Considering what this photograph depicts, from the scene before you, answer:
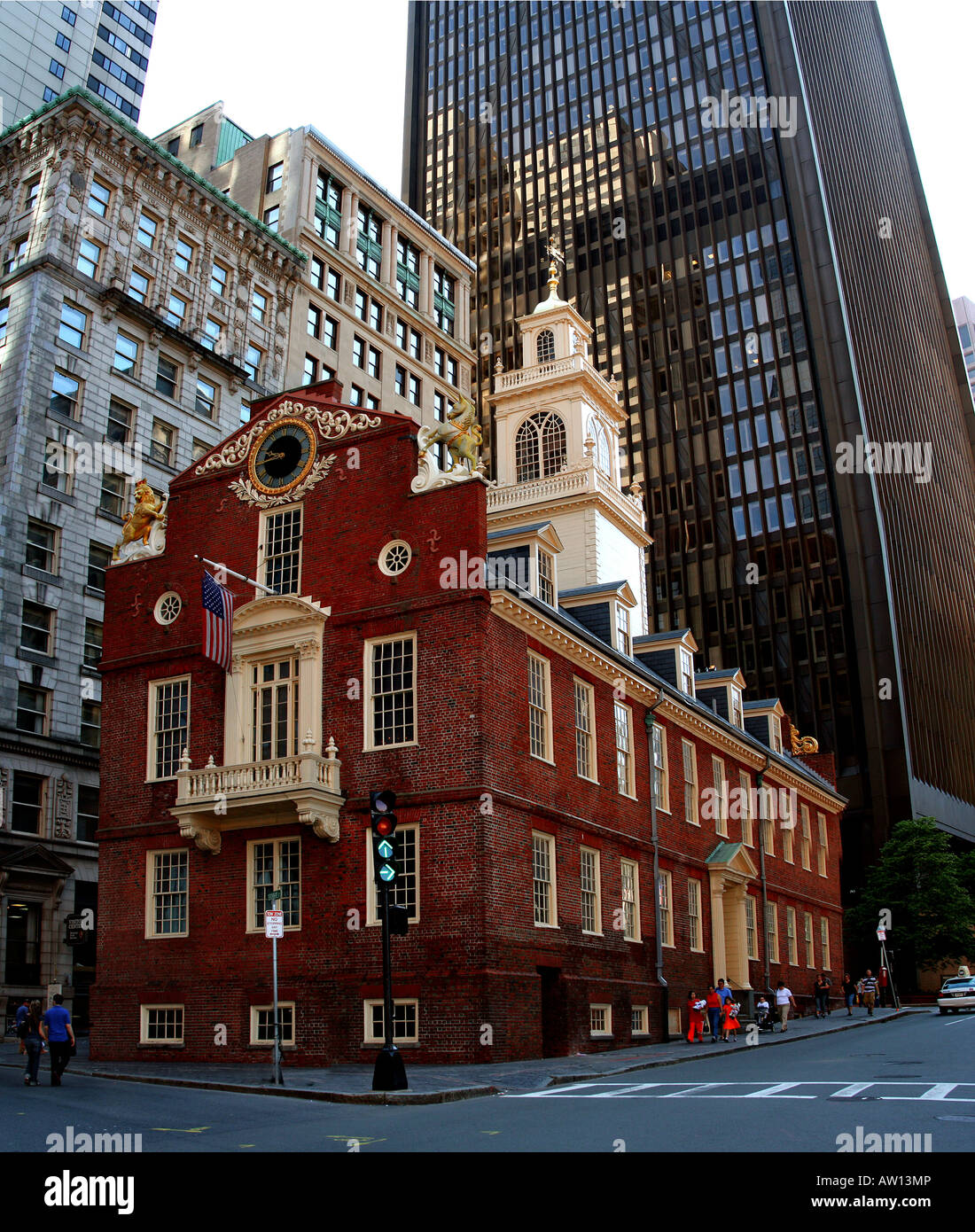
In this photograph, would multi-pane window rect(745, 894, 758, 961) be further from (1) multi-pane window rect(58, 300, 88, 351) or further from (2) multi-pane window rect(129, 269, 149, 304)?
(2) multi-pane window rect(129, 269, 149, 304)

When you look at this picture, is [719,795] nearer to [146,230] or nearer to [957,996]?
[957,996]

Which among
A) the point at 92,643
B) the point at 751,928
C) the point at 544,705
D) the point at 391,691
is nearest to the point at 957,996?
the point at 751,928

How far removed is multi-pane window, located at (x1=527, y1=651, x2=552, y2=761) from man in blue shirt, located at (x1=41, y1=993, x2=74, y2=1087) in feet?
37.6

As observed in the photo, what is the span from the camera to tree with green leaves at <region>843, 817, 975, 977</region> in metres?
61.7

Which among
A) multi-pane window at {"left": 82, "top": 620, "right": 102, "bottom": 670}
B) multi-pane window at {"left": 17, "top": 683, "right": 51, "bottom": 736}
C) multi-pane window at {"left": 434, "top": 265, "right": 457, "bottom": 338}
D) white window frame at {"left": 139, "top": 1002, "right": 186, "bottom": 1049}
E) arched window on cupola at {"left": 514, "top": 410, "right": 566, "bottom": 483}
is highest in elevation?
multi-pane window at {"left": 434, "top": 265, "right": 457, "bottom": 338}

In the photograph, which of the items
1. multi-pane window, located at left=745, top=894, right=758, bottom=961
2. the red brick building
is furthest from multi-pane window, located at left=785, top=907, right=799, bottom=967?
the red brick building

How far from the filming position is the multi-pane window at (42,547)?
43.7 m

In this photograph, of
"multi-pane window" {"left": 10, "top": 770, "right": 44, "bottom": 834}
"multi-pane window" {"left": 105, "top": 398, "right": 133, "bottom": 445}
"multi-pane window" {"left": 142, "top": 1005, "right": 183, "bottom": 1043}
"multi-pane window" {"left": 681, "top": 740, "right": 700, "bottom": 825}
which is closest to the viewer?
"multi-pane window" {"left": 142, "top": 1005, "right": 183, "bottom": 1043}

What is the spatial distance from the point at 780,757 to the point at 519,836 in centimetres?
2306

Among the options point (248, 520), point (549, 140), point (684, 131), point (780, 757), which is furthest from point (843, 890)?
point (549, 140)

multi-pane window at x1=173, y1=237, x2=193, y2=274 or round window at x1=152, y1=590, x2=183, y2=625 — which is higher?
multi-pane window at x1=173, y1=237, x2=193, y2=274

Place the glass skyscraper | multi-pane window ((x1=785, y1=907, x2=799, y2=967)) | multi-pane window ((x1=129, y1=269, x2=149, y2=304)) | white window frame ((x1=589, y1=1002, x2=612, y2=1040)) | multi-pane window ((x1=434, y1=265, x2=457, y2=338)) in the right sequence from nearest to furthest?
white window frame ((x1=589, y1=1002, x2=612, y2=1040)), multi-pane window ((x1=785, y1=907, x2=799, y2=967)), multi-pane window ((x1=129, y1=269, x2=149, y2=304)), multi-pane window ((x1=434, y1=265, x2=457, y2=338)), the glass skyscraper

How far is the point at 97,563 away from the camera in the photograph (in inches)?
1823

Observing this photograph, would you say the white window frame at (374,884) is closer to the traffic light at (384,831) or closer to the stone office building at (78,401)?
the traffic light at (384,831)
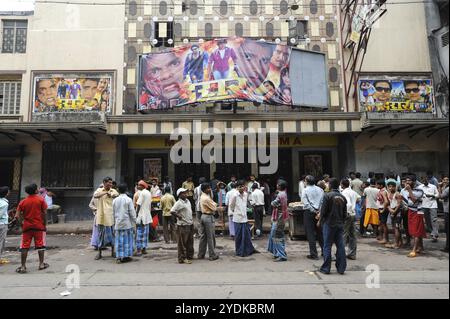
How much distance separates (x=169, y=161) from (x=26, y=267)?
28.1 feet

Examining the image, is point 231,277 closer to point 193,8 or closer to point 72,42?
point 193,8

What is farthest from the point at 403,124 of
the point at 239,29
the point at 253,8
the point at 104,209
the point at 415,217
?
the point at 104,209

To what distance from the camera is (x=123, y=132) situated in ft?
44.7

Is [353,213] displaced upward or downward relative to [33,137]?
downward

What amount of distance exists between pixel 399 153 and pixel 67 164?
14.0m

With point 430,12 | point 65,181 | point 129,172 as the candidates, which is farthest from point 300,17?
point 65,181

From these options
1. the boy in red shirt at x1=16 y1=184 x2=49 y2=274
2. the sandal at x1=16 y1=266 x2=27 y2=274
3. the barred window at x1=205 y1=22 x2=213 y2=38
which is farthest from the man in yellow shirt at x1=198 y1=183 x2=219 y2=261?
the barred window at x1=205 y1=22 x2=213 y2=38

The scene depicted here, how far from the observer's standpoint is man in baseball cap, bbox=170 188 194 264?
7.69 meters

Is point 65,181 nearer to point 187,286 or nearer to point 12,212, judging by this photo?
point 12,212

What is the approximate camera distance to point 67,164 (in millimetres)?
14367

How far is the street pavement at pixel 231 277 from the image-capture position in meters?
5.46

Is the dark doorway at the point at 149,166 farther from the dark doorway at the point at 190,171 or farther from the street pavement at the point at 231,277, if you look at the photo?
the street pavement at the point at 231,277

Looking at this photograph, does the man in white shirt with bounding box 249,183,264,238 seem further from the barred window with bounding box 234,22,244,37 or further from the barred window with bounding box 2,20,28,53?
the barred window with bounding box 2,20,28,53

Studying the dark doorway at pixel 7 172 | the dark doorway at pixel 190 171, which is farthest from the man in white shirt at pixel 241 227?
the dark doorway at pixel 7 172
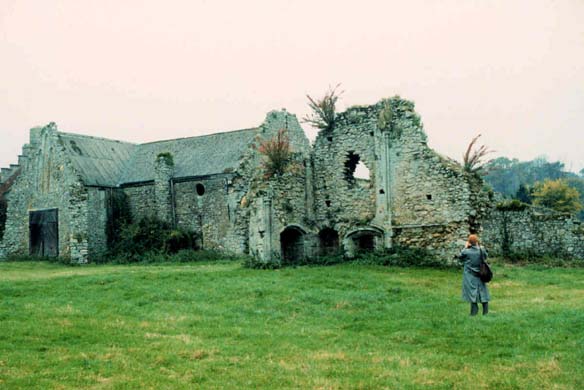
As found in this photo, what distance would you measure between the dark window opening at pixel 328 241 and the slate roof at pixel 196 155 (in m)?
6.67

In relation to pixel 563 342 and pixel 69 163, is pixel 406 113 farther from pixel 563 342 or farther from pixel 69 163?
pixel 69 163

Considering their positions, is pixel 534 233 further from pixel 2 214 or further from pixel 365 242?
pixel 2 214

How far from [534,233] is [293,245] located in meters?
9.89

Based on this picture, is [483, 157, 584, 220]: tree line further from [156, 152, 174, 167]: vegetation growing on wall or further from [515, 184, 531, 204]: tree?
[156, 152, 174, 167]: vegetation growing on wall

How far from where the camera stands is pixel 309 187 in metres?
28.3

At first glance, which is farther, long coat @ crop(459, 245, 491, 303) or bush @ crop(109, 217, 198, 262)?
bush @ crop(109, 217, 198, 262)

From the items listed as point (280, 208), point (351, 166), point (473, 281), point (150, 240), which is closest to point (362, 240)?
point (351, 166)

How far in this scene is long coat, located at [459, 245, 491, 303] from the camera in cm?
1408

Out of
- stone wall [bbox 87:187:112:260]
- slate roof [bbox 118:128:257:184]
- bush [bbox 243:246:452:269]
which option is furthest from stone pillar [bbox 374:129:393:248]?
stone wall [bbox 87:187:112:260]

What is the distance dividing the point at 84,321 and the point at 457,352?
789 cm

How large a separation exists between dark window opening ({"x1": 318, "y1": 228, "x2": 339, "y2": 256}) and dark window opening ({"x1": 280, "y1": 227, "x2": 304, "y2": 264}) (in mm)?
934

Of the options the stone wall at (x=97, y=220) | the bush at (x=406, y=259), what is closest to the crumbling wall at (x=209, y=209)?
the stone wall at (x=97, y=220)

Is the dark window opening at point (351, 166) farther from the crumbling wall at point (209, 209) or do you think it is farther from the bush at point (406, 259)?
the crumbling wall at point (209, 209)

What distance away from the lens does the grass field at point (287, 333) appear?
376 inches
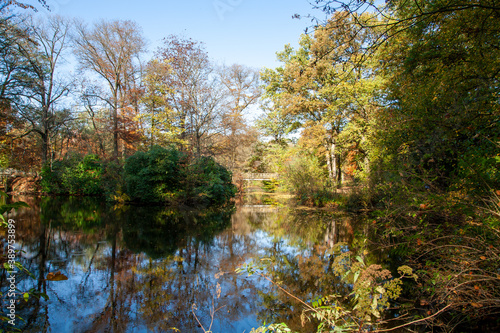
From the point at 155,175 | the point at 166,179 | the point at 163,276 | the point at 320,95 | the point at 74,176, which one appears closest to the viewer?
the point at 163,276

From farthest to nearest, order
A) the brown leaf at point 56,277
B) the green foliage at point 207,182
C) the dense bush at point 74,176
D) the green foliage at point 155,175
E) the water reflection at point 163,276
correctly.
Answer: the dense bush at point 74,176
the green foliage at point 207,182
the green foliage at point 155,175
the brown leaf at point 56,277
the water reflection at point 163,276

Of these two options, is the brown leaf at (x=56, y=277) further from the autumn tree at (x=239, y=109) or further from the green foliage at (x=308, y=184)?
the autumn tree at (x=239, y=109)

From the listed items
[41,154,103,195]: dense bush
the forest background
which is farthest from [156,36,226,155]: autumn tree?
[41,154,103,195]: dense bush

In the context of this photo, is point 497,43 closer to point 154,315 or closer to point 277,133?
point 154,315

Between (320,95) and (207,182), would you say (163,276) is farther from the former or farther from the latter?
(320,95)

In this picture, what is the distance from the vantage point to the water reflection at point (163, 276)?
331 centimetres

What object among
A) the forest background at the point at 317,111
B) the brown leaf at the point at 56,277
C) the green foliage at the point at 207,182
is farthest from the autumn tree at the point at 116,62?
the brown leaf at the point at 56,277

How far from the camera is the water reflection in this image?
3307 millimetres

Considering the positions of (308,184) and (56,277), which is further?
(308,184)

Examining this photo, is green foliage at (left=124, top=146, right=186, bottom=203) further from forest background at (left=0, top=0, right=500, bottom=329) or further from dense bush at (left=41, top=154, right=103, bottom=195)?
dense bush at (left=41, top=154, right=103, bottom=195)

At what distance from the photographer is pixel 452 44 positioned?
5.76 metres

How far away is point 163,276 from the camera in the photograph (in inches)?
179

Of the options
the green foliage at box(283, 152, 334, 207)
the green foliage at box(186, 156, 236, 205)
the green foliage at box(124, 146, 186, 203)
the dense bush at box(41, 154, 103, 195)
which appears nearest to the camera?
the green foliage at box(124, 146, 186, 203)

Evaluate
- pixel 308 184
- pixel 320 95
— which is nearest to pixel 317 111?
pixel 320 95
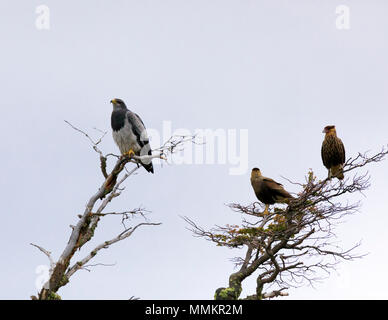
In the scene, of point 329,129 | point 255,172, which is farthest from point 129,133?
point 329,129

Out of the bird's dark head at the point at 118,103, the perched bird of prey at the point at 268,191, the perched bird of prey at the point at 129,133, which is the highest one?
the bird's dark head at the point at 118,103

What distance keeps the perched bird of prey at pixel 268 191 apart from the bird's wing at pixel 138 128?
362 centimetres

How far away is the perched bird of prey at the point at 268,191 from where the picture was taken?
1424 centimetres

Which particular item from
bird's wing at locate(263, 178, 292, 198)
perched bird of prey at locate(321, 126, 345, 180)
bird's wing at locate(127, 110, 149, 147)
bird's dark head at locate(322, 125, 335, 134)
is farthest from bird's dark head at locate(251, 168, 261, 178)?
bird's wing at locate(127, 110, 149, 147)

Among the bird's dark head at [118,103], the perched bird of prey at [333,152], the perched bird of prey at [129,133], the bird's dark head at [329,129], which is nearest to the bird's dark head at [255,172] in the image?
the perched bird of prey at [333,152]

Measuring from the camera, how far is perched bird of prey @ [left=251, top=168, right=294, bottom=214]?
14.2 m

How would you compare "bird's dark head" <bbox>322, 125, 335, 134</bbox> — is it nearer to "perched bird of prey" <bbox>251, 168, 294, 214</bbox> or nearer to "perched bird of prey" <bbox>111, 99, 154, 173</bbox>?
"perched bird of prey" <bbox>251, 168, 294, 214</bbox>

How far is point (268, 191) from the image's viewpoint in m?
14.4

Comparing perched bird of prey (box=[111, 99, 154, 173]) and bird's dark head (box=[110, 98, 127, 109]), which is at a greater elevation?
bird's dark head (box=[110, 98, 127, 109])

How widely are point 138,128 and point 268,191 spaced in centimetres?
439

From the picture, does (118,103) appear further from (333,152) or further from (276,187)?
(333,152)

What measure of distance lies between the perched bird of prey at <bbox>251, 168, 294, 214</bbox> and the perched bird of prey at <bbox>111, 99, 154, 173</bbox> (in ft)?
11.1

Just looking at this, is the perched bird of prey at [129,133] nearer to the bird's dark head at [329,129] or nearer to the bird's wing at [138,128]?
the bird's wing at [138,128]
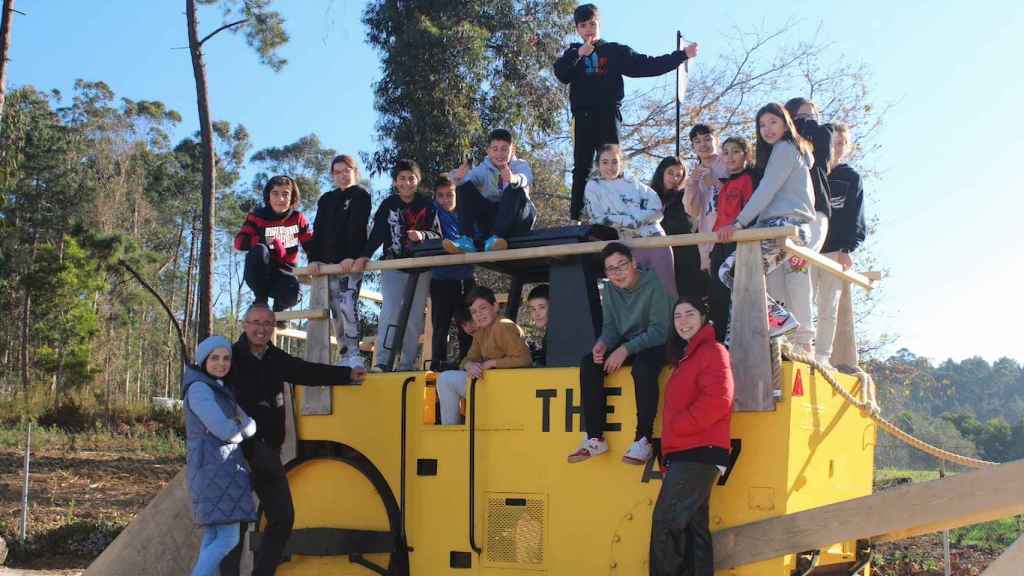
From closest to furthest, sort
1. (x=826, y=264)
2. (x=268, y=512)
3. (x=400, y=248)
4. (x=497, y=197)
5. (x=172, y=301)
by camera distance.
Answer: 1. (x=826, y=264)
2. (x=268, y=512)
3. (x=497, y=197)
4. (x=400, y=248)
5. (x=172, y=301)

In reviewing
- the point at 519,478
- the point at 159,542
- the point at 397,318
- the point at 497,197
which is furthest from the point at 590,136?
the point at 159,542

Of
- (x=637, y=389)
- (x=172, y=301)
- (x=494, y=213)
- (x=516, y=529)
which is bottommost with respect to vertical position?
(x=516, y=529)

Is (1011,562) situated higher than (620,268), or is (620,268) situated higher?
(620,268)

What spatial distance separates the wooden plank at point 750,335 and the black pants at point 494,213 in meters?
2.03

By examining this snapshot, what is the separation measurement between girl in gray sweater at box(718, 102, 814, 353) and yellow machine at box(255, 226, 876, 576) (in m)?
0.57

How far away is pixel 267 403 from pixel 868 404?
3829 mm

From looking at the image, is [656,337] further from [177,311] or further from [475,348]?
[177,311]

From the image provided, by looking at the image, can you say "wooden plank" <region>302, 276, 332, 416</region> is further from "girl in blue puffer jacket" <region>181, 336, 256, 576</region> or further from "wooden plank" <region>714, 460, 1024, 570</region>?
"wooden plank" <region>714, 460, 1024, 570</region>

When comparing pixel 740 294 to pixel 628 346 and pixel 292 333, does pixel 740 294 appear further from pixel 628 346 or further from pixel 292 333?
pixel 292 333

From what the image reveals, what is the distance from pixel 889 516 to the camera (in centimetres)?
541

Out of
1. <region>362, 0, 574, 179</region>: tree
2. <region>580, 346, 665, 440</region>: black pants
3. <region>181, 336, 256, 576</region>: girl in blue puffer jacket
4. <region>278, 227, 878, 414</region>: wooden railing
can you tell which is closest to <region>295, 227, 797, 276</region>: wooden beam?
<region>278, 227, 878, 414</region>: wooden railing

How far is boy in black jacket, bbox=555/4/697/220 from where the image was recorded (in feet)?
29.3

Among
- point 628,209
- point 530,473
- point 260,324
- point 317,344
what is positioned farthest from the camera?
point 317,344

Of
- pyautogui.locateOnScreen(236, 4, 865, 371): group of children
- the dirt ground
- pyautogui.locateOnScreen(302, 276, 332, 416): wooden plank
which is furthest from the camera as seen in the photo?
the dirt ground
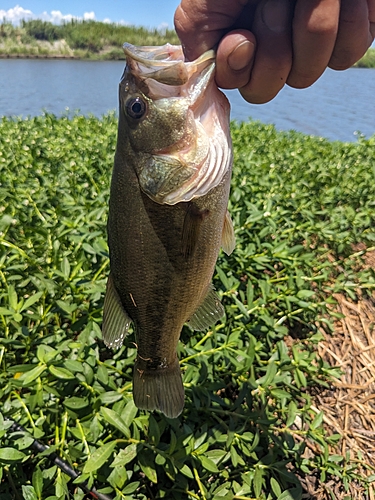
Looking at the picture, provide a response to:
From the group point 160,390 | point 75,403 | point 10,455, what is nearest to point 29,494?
point 10,455

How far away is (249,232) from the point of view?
323 centimetres

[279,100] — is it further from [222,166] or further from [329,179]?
[222,166]

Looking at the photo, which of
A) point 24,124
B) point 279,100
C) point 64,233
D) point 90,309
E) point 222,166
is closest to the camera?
point 222,166

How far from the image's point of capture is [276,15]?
1.45 meters

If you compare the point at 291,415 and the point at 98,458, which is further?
the point at 291,415

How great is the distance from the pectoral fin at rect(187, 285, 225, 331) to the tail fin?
202 millimetres

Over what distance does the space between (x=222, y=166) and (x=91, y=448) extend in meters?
1.45

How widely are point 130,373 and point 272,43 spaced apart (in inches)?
70.9

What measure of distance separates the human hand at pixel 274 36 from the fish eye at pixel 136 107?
0.28 m

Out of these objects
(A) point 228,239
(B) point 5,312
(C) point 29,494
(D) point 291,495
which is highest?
(A) point 228,239

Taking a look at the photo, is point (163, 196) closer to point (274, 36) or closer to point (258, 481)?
point (274, 36)

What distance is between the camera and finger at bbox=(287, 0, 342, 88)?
1.37m

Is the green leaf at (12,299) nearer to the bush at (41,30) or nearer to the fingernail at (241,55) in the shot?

PROBLEM DESCRIPTION — Recast the lines from the one holding "Out of these objects" through the last line, inclusive, as a Markdown table with the columns "No." and "Line". Number each line in order and leave out blank ones.

WRITTEN RESPONSE —
| No. | Line |
|---|---|
| 1 | Out of these objects |
| 2 | (A) point 228,239 |
| 3 | (B) point 5,312 |
| 4 | (C) point 29,494 |
| 5 | (D) point 291,495 |
| 6 | which is highest? |
| 7 | (A) point 228,239 |
| 8 | Taking a look at the photo, is point (163, 196) closer to point (274, 36) or closer to point (258, 481)? |
| 9 | point (274, 36) |
| 10 | What distance is between the camera and finger at bbox=(287, 0, 342, 88)? |
| 11 | 1.37m |
| 12 | Is the green leaf at (12,299) nearer to the bush at (41,30) or nearer to the fingernail at (241,55) in the shot? |